— Дина, как ты не боишься такое говорить? — шёпотом спросил Цифра. — Даже если не донесут… дух святой ведь всё слышит.
Он напомнил мне суеверным ужасом на лице мою покойную бабушку: она тоже всегда панически боялась моих рассуждений о вере и безверии.
— Я вам, парни, скажу так, — мрачно ответила я. — Вот прекрасно понимаю стремление людей поверить во что-то эдакое, у меня оно тоже есть; массу религий и священных книг перебрала; но нету там никакого бога, никакого ада и рая. А если вдруг бог и есть, в чём я сильно сомневаюсь, то либо ему нет дела до людей — и можно считать, что его нет, — либо они с дьяволом, как добрый и злой полицейский; меня и так тошнит от всего творящегося в мире беспредела, а если он ещё и санкционирован боженькой… Нет на свете бога, в которого я была бы готова поверить: всюду пытаются выкачать деньги, ткнуть мордой в пол, сделать бездумным рабом божьим, заткнуть рот смиренномудрием и забить камнями за лишние вопросы. И ещё и заставить убивать ближних своих под религиозным соусом. Все эти так называемые боги — просто симулякры, копии с мышления тех, кто их придумал, и живы они, лишь пока люди в них верят; и среди них нет достойного этой веры, или я о нём не в курсе, ха-ха. Юнг вот писал, что любой римлянин внутренне был рабом, потому что рабы, в окружении которых он жил, заражали его через коллективное бессознательное своей психологией. Я, честно говоря, именно в коллективное бессознательное не верю — по крайней мере, применительно к человеку, но от особенностей менталитета никуда не деться: и я уж лучше в ад отправлюсь, чем буду иметь дело с богом, который ищет себе бездумных смиренных рабов. Один только Христос мне более-менее симпатичен, но я его считаю человеком; мне вообще близко толстовство, может, как-нибудь расскажу; однако для толстовства я слишком государственница. Так что, повторюсь, я убеждённая атеистка, и тебе, святой брат Страшила, не поздно ещё передумать и откопать обратно мою неодушевлённую копию, ибо я от своих взглядов не откажусь ни за какие коврижки.
Ещё мне нравился Прометей, но тут пришлось бы пересказывать труд Лайоша Мештерхази, а я видела, что святой брат Страшила не шибко-то расположен слушать.
— Ты можешь просто не говорить на эту тему? — сухо спросил монашек. — Просили ведь уже.
— Да вот как-то к слову пришлось, — проворчала я. — Ну ладно, всё равно высказала, что хотела, больше не буду вас этим донимать.
Мы тем временем вышли из леса и зашагали по полю.
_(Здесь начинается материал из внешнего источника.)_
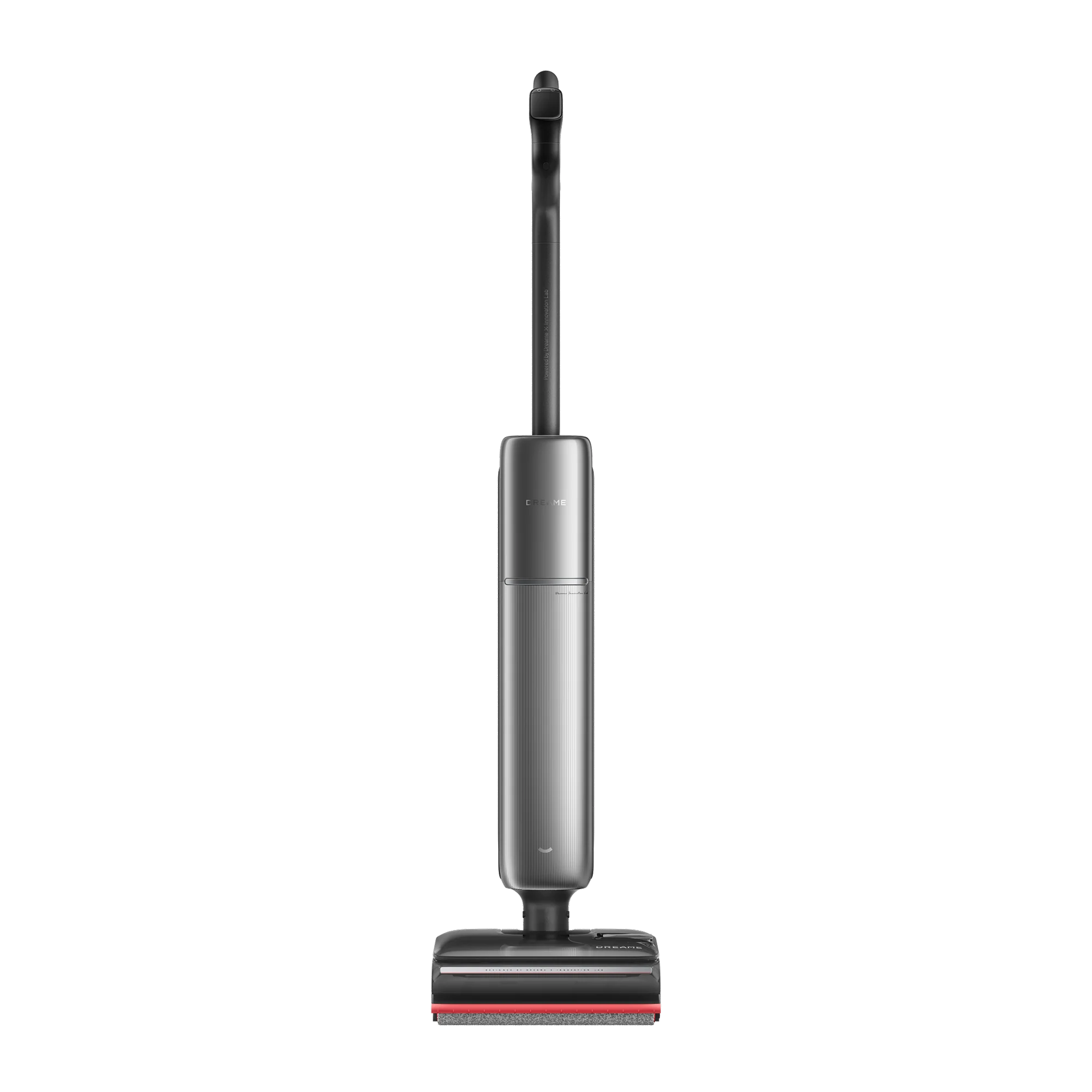 Dreame T16 Pro Heat Nass- und Trockensauger - Image 5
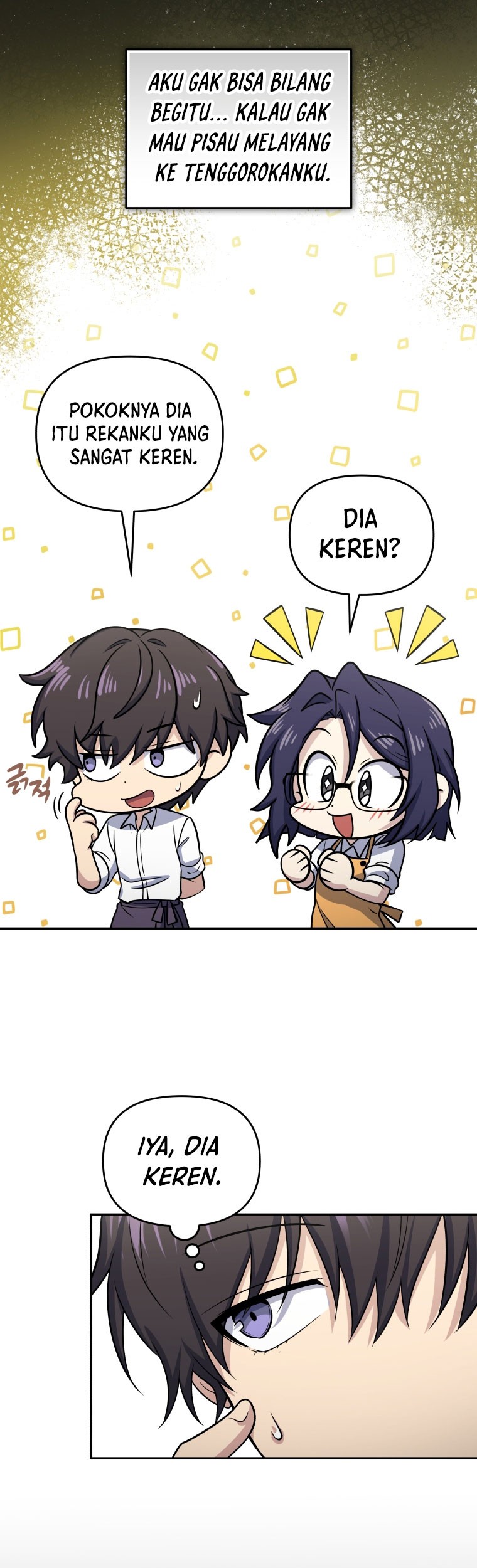 Chapter 44 - halaman 47
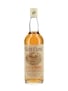 Glen Clova Bottled 1990s 70cl / 40%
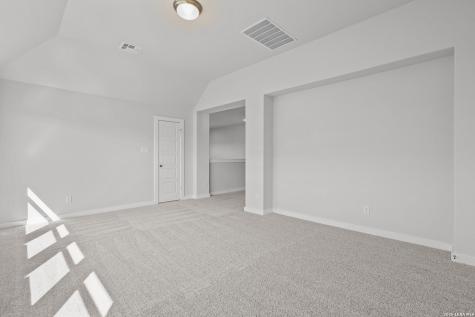123 Heidi Hill Castroville TX 78009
Я не знала, что на нём выращивали, поскольку от неведомых злаков оставалась только стерня. Не было даже соломы.
— А что у вас тут растёт?
— Гречка, — неуверенно ответил Цифра, подумав.
— Гречиха, — поправила я. — Ух ты! Весной тут должно быть очень красиво. Она цветёт розовым.
Как-то мне случалось летать на параплане над цветущим гречишным полем, и впечатление было незабываемым.
— У неё белые цветы, — возразил Страшила.
— Да? Видимо, сорт другой. У нас в СССР вон, помню, зелёноцветковую вывели — с утолщённой цветоножкой, чтобы семена дольше не осыпались.
Здесь почему-то совсем не чувствовалось унылости и пустоты сжатого поля — напротив, было очень хорошо и спокойно. Прямо за полем, почти на весь горизонт, тянулось длинное-длинное сооружение, силуэт которого показался мне смутно знакомым.
— Да, акведук, — сказал Страшила, к которому я обратилась с вопросом. — А у вас водопровода, что ли, нет?